Biden’s FTC pick is a privacy champion who wants limits on facial recognition

Biden’s FTC pick is a privacy champion who wants limits on facial recognition

Illustration of a woman's eye being scanned with technology.

Getty Images | Yuichiro Chino

President Joe Biden will reportedly nominate Georgetown law professor and privacy researcher Alvaro Bedoya to the Federal Trade Commission. Bedoya is the founding director of Georgetown Law’s Center on Privacy & Technology, where he has focused heavily on facial recognition and other forms of surveillance.

Bedoya co-authored a 2016 report about “unregulated police face recognition in America” after a “year-long investigation that revealed that most American adults are enrolled in a police face recognition network and that vendor companies were doing little to address the race and gender bias endemic to face scanning software,” according to Bedoya’s bio on the Georgetown Law website. The investigation led to Congressional hearings as well as “a slate of laws reining in the technology across the country, and the first-ever comprehensive bias audit of the technology by the National Institute of Standards & Technology.”

Before starting the privacy center at Georgetown, Bedoya was chief counsel for the US Senate Judiciary Subcommittee on Privacy, Technology, and the Law. Bedoya’s nomination hasn’t been officially announced but was reported today by media outlets including Axios and The Washington Post. Biden’s announcement is expected to be made today, the Post wrote.

If confirmed by the Senate, Bedoya would be part of a 3-2 Democratic majority at the FTC. The FTC currently has a full slate of five commissioners, but a spot will open up because Democratic Commissioner Rohit Chopra was nominated to become director of the Consumer Financial Protection Bureau.

Separately, Biden still needs to nominate a Democrat to the Federal Communications Commission, which has been stuck with a 2-2 deadlock since Biden’s inauguration. Advertisement

Alvaro “blazed a trail in holding Big Tech accountable”

The FTC is led by Chair Lina Khan, whose criticism of Big Tech has spooked Facebook and Amazon, both of which claim she should recuse herself from antitrust investigations into the companies.

Consumer advocacy groups cheered Khan’s nomination to the FTC and are similarly pleased by Biden’s choice of Bedoya. Alvaro “blazed a trail in holding Big Tech accountable and has spent his career fighting on behalf of the powerless, particularly those in immigrant communities. His scholarship and advocacy revealed how Big Data is used to facilitate oppressive surveillance and racial discrimination against the most vulnerable,” Public Knowledge Competition Policy Director Charlotte Slaiman said today.
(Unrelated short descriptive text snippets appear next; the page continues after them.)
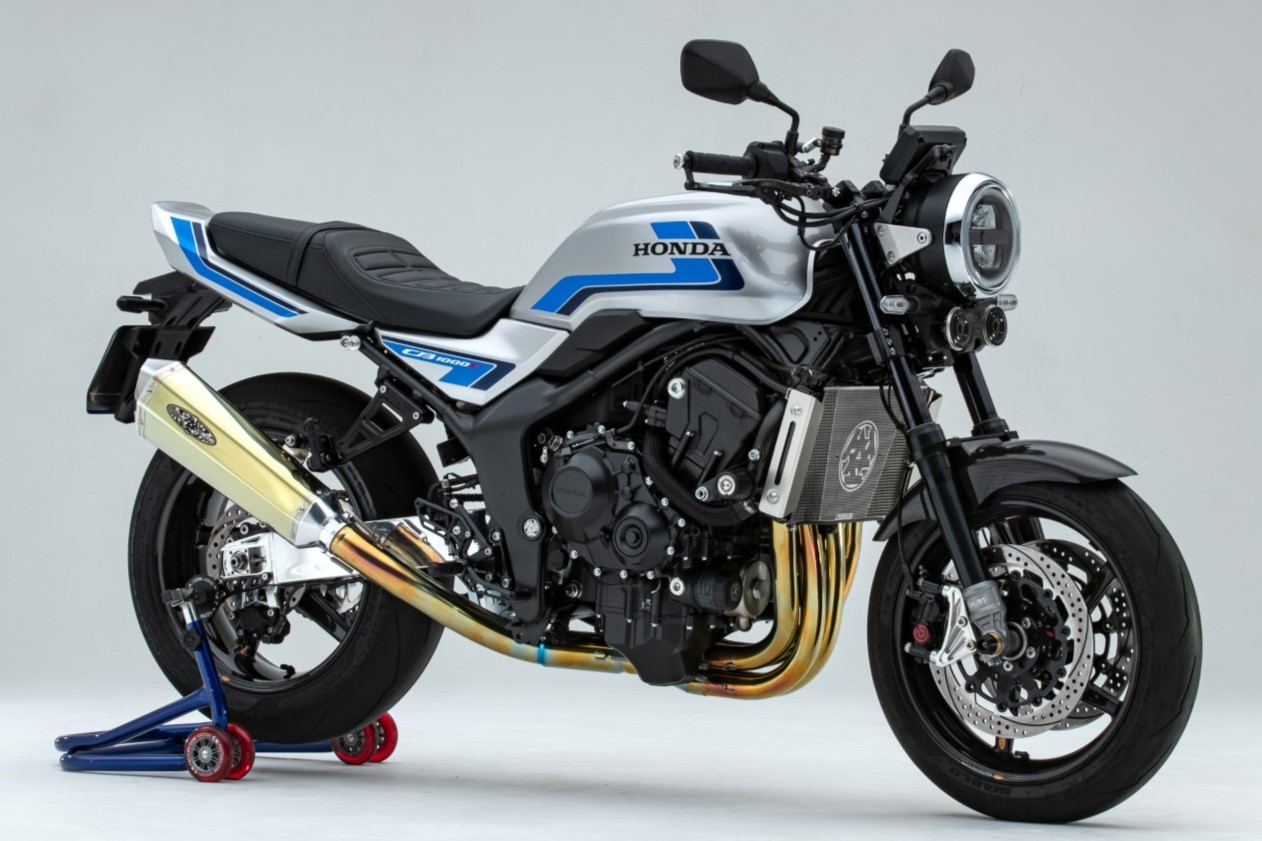 CLR-RG+(ﾌﾟﾗｽ) フルエキ：ヘキサゴンサイレンサー JMCA認証(CB1000F ’25-)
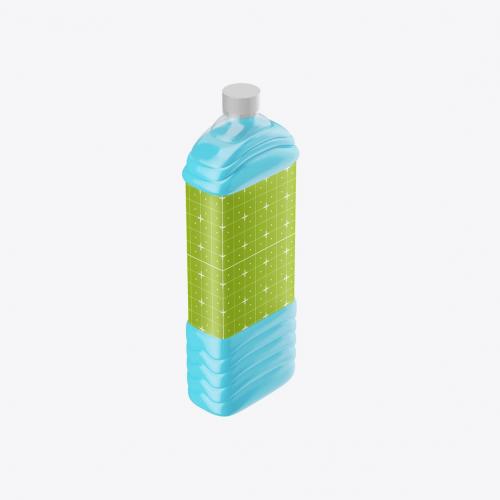 Plastic Liquid Bottle Mockup Plastic Liquid Bottle Mockup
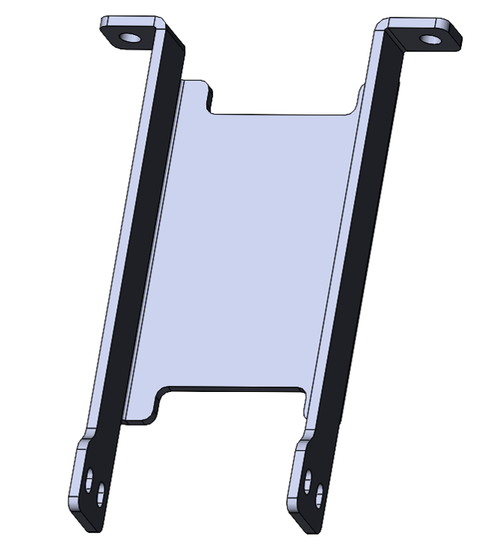 Скоба-усилитель пластины оси X нижняя Master v2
Free Press President Craig Aaron called Alvaro a “brilliant thinker and accomplished advocate on privacy and technology issues” who will “ensure that the impacts and needs of immigrants and communities of color are a priority… The Senate should move as quickly as possible to confirm him and ensure that the FTC can work at full strength to advance its work, which has never been more important.”

Update at 4:30 pm ET: Biden made the nomination official in an announcement today. Khan issued a statement on the nomination, saying that “Alvaro’s expertise on surveillance and data security and his longstanding commitment to public service would be enormously valuable to the commission as we work to meet this moment of tremendous need and opportunity.”

Privacy as a civil right

In a 2020 New Mexico Law Review paper titled “Privacy as Civil Right,” Bedoya wrote that “across American history, the burdens of government surveillance have fallen overwhelmingly on the shoulders of immigrants, heretics, people of color, the poor, and anyone else considered ‘other.'” Modern examples include “racial bias in face recognition technology” and a scuttled plan by Immigration and Customs Enforcement (ICE) “to automatically and continuously scan immigrants’ social media—their Facebook, Twitter, and Instagram posts—and flag a minimum… of 10,000 of them per year for deportation investigations,” he wrote. (The 2017 plan was dropped after protest by civil rights and privacy organizations, Bedoya’s paper noted.)

Bedoya argued for more transparency into how technology is used for surveillance.

“Right this second, you can go online and find out how many times federal judges here in New Mexico ordered a wiretap, what crimes were involved, how long those wiretaps ran, how many arrests were made, and how many people were convicted. Wiretaps have been around for ages. Why can’t we do this for any surveillance technology invented in the 21st century?” Bedoya wrote.